ACTION ITEM: In the listing, from the line with "Is the value of the point at x = 20" up to and including the line with "What is the value for 2018", swap "greater or less than" for "above or below" and give those lines again, with nothing else changed. Leave the pictures out of the answer.

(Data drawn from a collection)
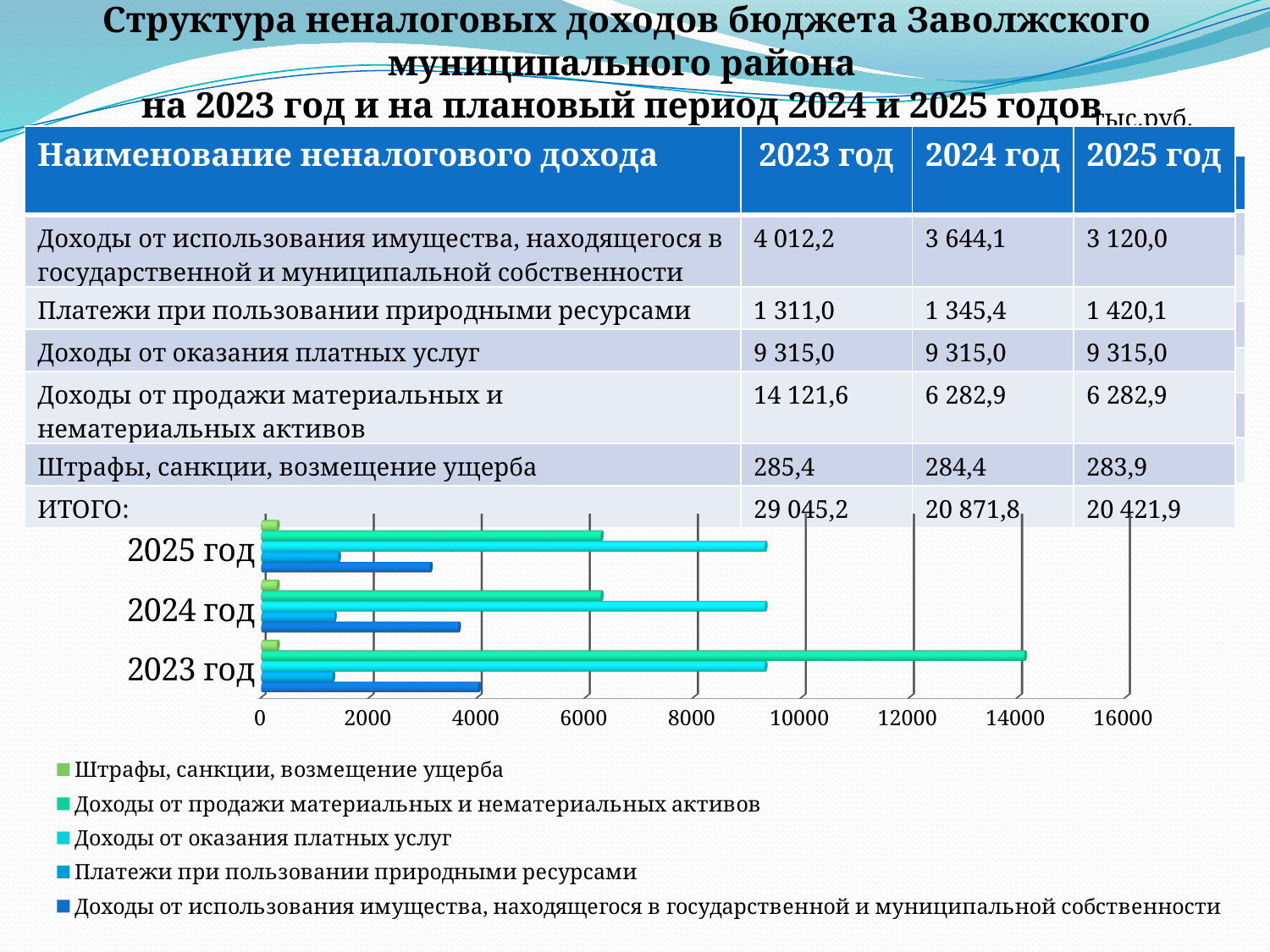
Which is larger: the bar for «Доходы от использования имущества, находящегося в государственной и муниципальной собственности» in 2023 год or in 2025 год? 2023 год How many series does the chart's legend list? 5 What is the value of «Доходы от продажи материальных и нематериальных активов» for 2023 год? 14 121,6 Which series has the shortest bars in every year on the chart? Штрафы, санкции, возмещение ущерба What is the highest tick value shown on the chart's horizontal axis? 16000 Do the bars for «Доходы от использования имущества, находящегося в государственной и муниципальной собственности» rise or fall from 2023 год to 2025 год? fall How many year categories are plotted on the chart's vertical axis? 3 Is the bar for «Доходы от продажи материальных и нематериальных активов» in 2023 год greater or less than 14000? greater What is the difference between «Доходы от продажи материальных и нематериальных активов» in 2023 год and in 2024 год? 7 838,7 Is the bar for «Доходы от оказания платных услуг» in 2024 год greater or less than 8000? greater In which year is the bar for «Доходы от продажи материальных и нематериальных активов» the longest? 2023 год What kind of chart is shown on the slide? bar chart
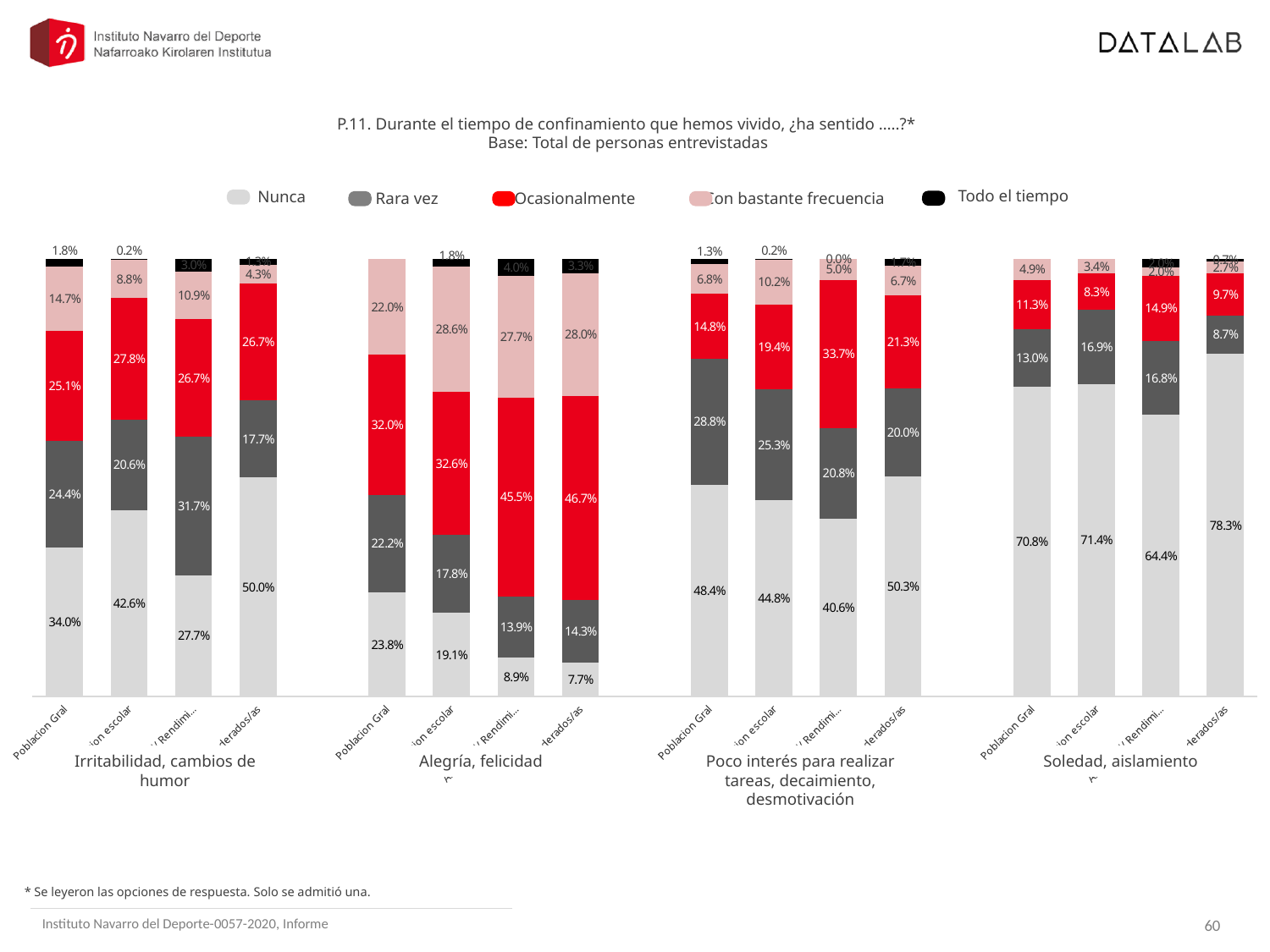
For Poblacion Gral, what is the difference between the Nunca value in 'Soledad, aislamiento' and the Nunca value in 'Irritabilidad, cambios de humor'? 36.8 percentage points Looking only at the Poblacion Gral bars, which group has the highest Nunca value? Soledad, aislamiento What kind of chart is shown on the slide? Stacked bar chart For Poblacion Gral, is the Rara vez value larger in 'Irritabilidad, cambios de humor' or in 'Poco interés para realizar tareas, decaimiento, desmotivación'? Poco interés para realizar tareas, decaimiento, desmotivación How many question groups (categories along the x axis) does the chart show? 4 For Poblacion Gral in the 'Alegría, felicidad' group, what is the value for Ocasionalmente? 32.0% How many series does the legend list? 5 For Poblacion Gral in the 'Soledad, aislamiento' group, what is the value for Nunca? 70.8% Looking only at the Poblacion Gral bars, which group has the lowest Nunca value? Alegría, felicidad For Poblacion Gral in the 'Poco interés para realizar tareas, decaimiento, desmotivación' group, what is the value for Con bastante frecuencia? 6.8% For Poblacion Gral in the 'Irritabilidad, cambios de humor' group, what is the value for Todo el tiempo? 1.8% For Poblacion Gral in the 'Irritabilidad, cambios de humor' group, what is the value for Nunca? 34.0%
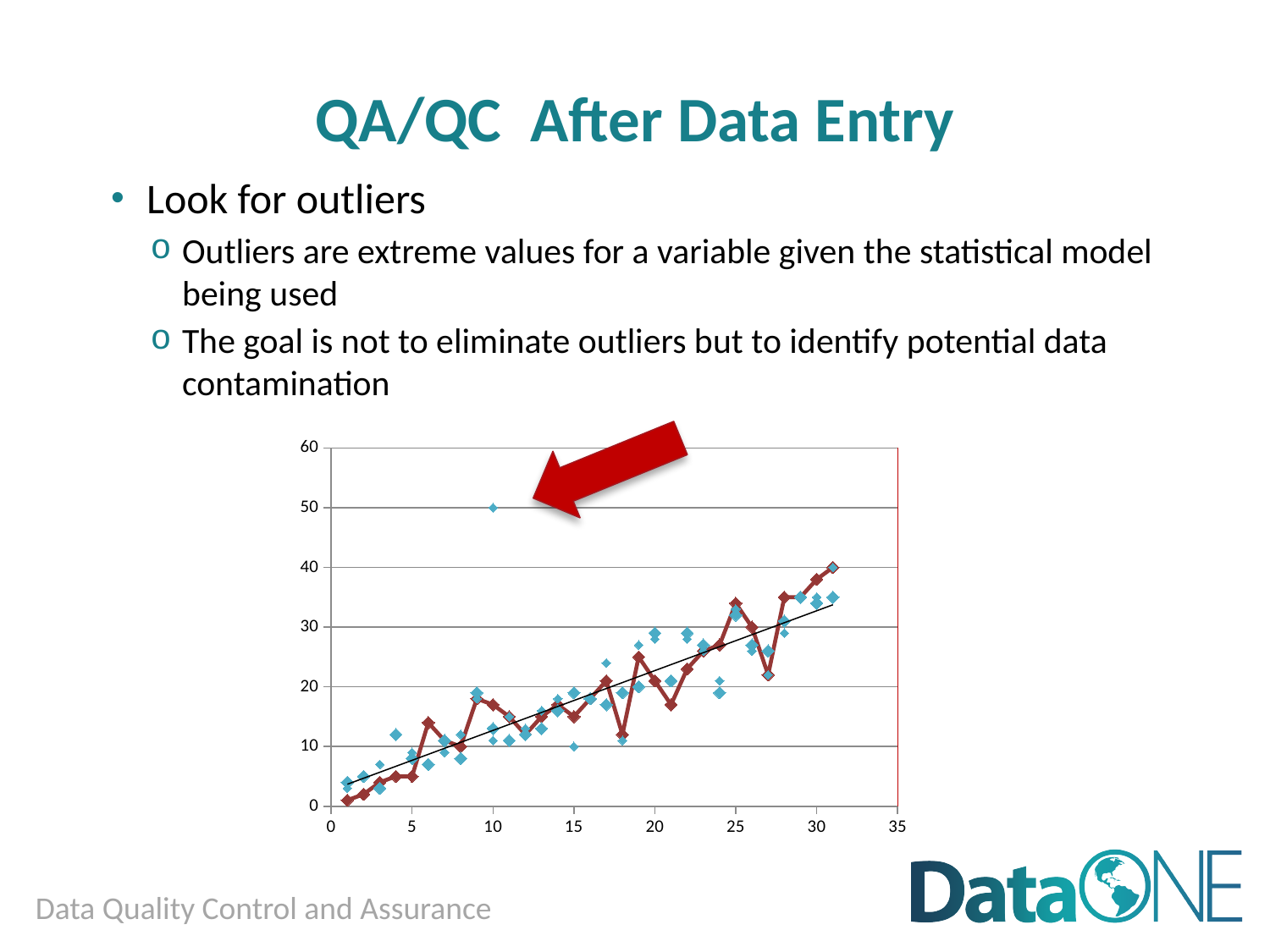
Is the value of the point at x = 20 greater or less than 10? greater What does the large red arrow on the chart point to? the outlier point What is the highest value shown on the y axis? 60 What kind of chart is shown on the slide? scatter chart Is the value of the outlier point near x = 10 greater or less than 40? greater Is the value of the point at x = 5 greater or less than 20? less At which x value does the highest plotted point (the outlier) occur? 10 Do the plotted values generally rise or fall as the x value increases? rise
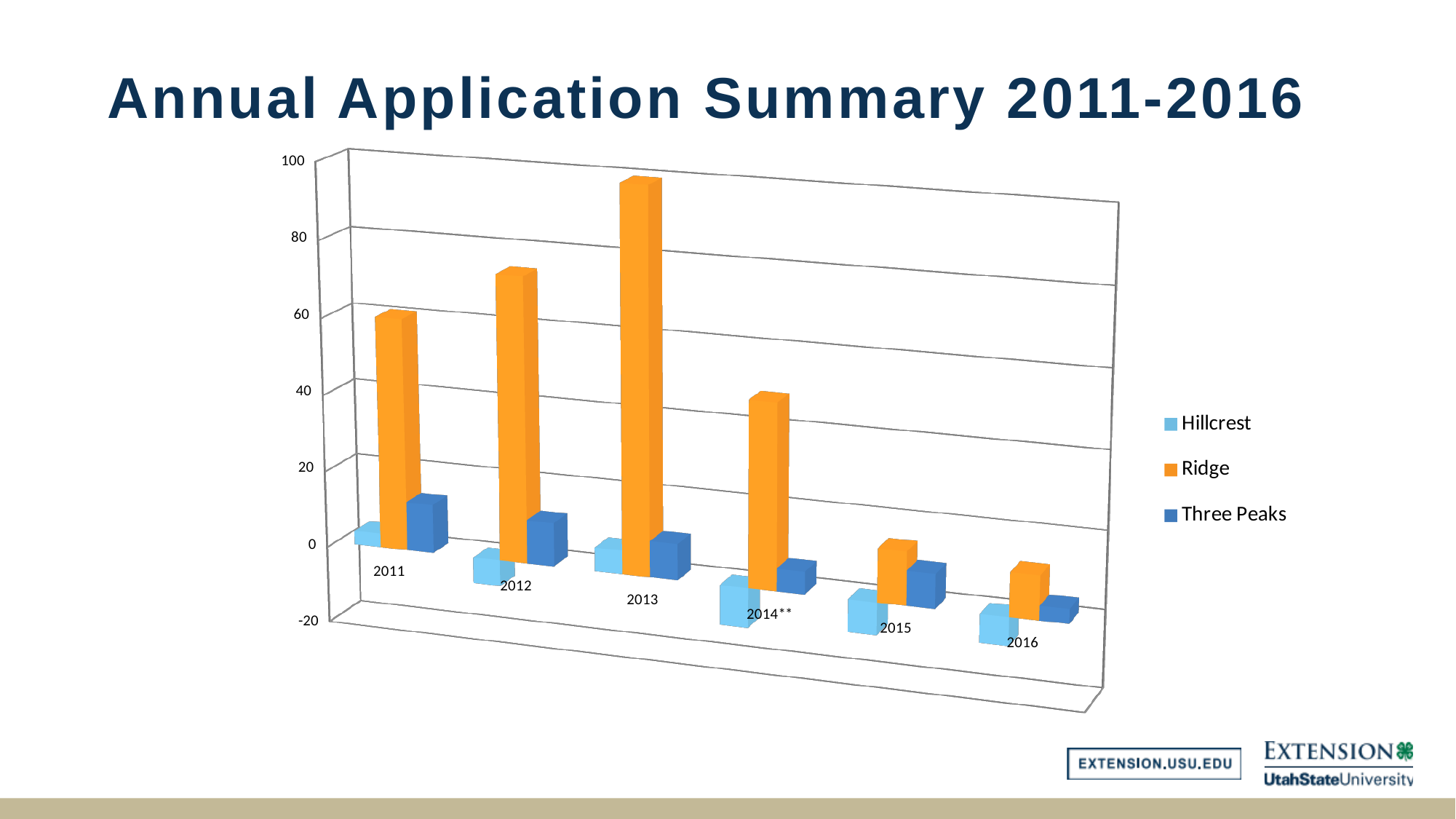
How many years (categories) are shown on the x axis? 6 Is the Ridge value for 2013 greater or less than 80? greater Is the Ridge value for 2012 greater or less than 60? greater In which year is the Ridge value highest? 2013 What kind of chart is shown on the slide? bar chart How many series does the legend list? 3 Do the Ridge values rise or fall from 2013 to 2016? fall What is the title of the chart slide? Annual Application Summary 2011-2016 Which series is shown in orange? Ridge Is the Ridge value for 2011 greater or less than 40? greater Which is larger, the Ridge value for 2013 or the Ridge value for 2014**? 2013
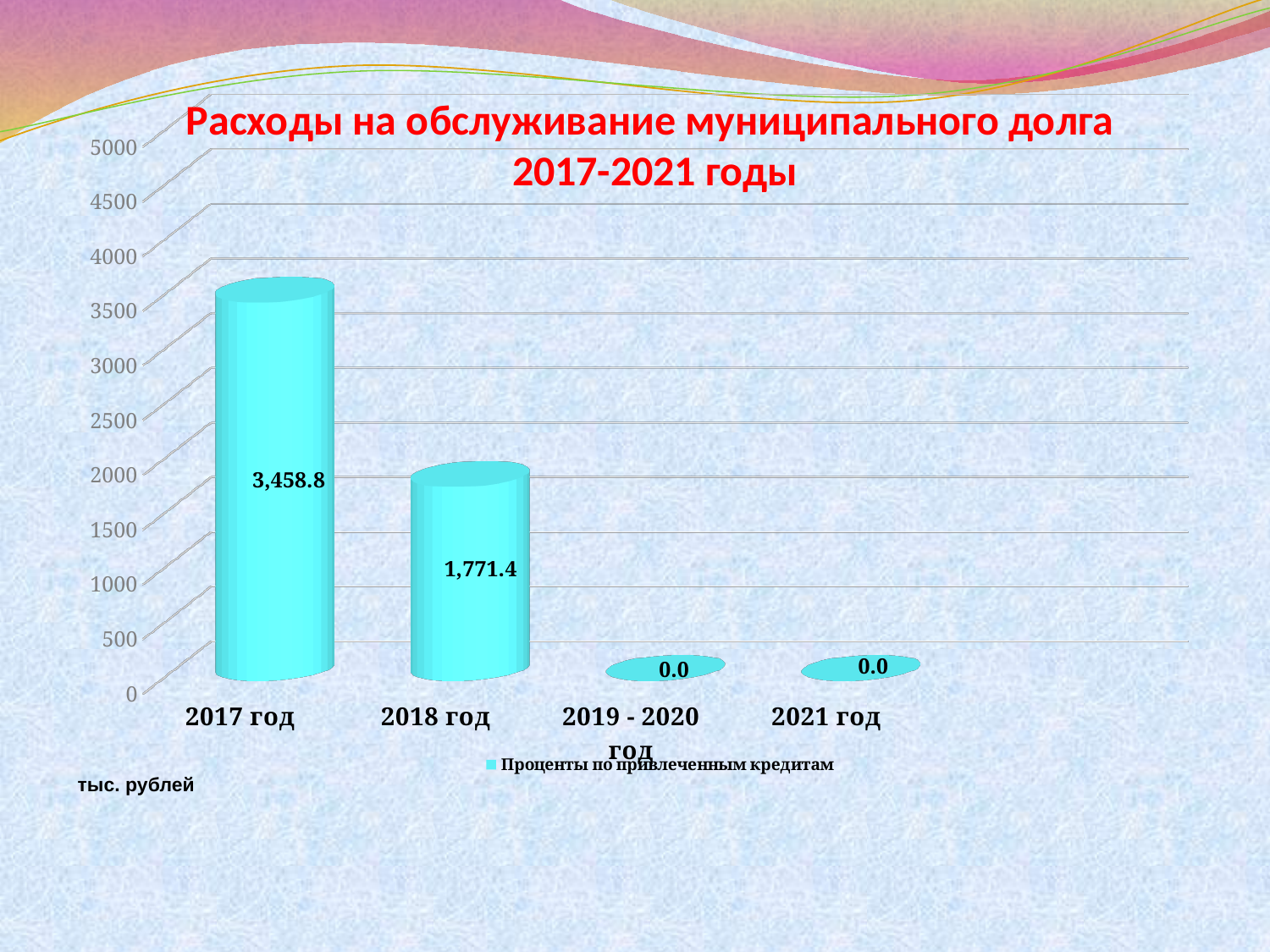
What is the value for 2018 год? 1,771.4 What is the difference between the values for 2017 год and 2018 год? 1,687.4 What is the value for 2017 год? 3,458.8 Which is larger, the value for 2017 год or the value for 2018 год? 2017 год Do the values rise or fall from 2017 год to 2021 год? fall How many categories are shown on the x axis? 4 How many series does the legend list? 1 Is the value for 2017 год greater or less than 3000? greater What kind of chart is shown? bar chart What is the value for 2021 год? 0.0 Which category has the highest value? 2017 год Is the value for 2018 год greater or less than 2000? less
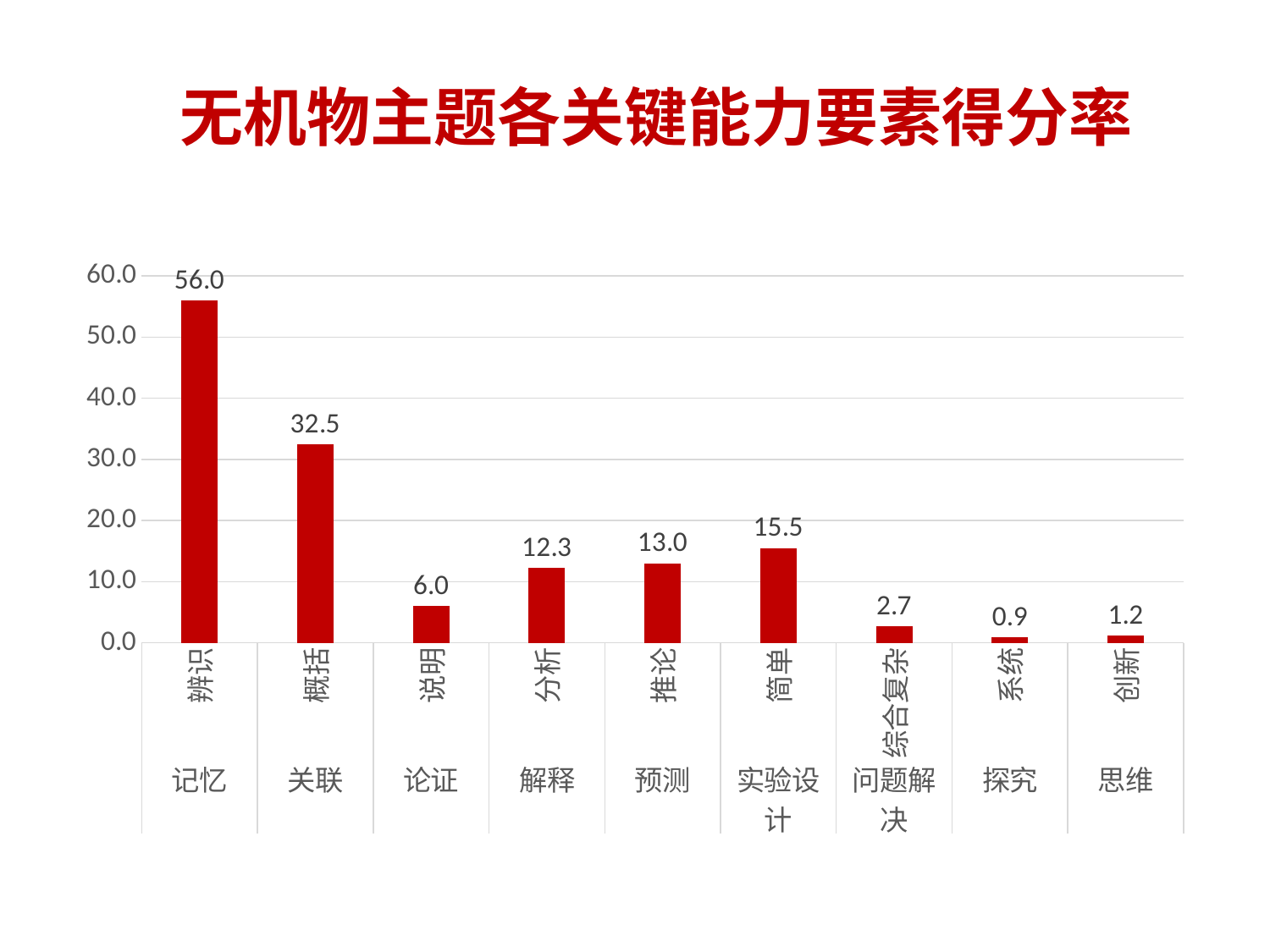
What is the value for 简单 (实验设计)? 15.5 What is the difference between the values for 辨识 and 概括? 23.5 Which is larger, the value for 分析 (解释) or the value for 推论 (预测)? 推论 (预测) What is the value for 概括 (关联)? 32.5 What kind of chart is shown on the slide? bar chart Which category has the highest value? 辨识 (记忆) What is the title of the chart? 无机物主题各关键能力要素得分率 Which category has the lowest value? 系统 (探究) What is the value for 辨识 (记忆)? 56.0 How many categories are shown on the x axis? 9 What is the value for 系统 (探究)? 0.9 What is the difference between the values for 创新 (思维) and 系统 (探究)? 0.3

EXERCISE RESPONSE:
Is the value of the point at x = 20 above or below 10? greater What does the large red arrow on the chart point to? the outlier point What is the highest value shown on the y axis? 60 What kind of chart is shown on the slide? scatter chart Is the value of the outlier point near x = 10 above or below 40? greater Is the value of the point at x = 5 above or below 20? less At which x value does the highest plotted point (the outlier) occur? 10 Do the plotted values generally rise or fall as the x value increases? rise
How many years (categories) are shown on the x axis? 6 Is the Ridge value for 2013 above or below 80? greater Is the Ridge value for 2012 above or below 60? greater In which year is the Ridge value highest? 2013 What kind of chart is shown on the slide? bar chart How many series does the legend list? 3 Do the Ridge values rise or fall from 2013 to 2016? fall What is the title of the chart slide? Annual Application Summary 2011-2016 Which series is shown in orange? Ridge Is the Ridge value for 2011 above or below 40? greater Which is larger, the Ridge value for 2013 or the Ridge value for 2014**? 2013
What is the value for 2018 год? 1,771.4 What is the difference between the values for 2017 год and 2018 год? 1,687.4 What is the value for 2017 год? 3,458.8 Which is larger, the value for 2017 год or the value for 2018 год? 2017 год Do the values rise or fall from 2017 год to 2021 год? fall How many categories are shown on the x axis? 4 How many series does the legend list? 1 Is the value for 2017 год above or below 3000? greater What kind of chart is shown? bar chart What is the value for 2021 год? 0.0 Which category has the highest value? 2017 год Is the value for 2018 год above or below 2000? less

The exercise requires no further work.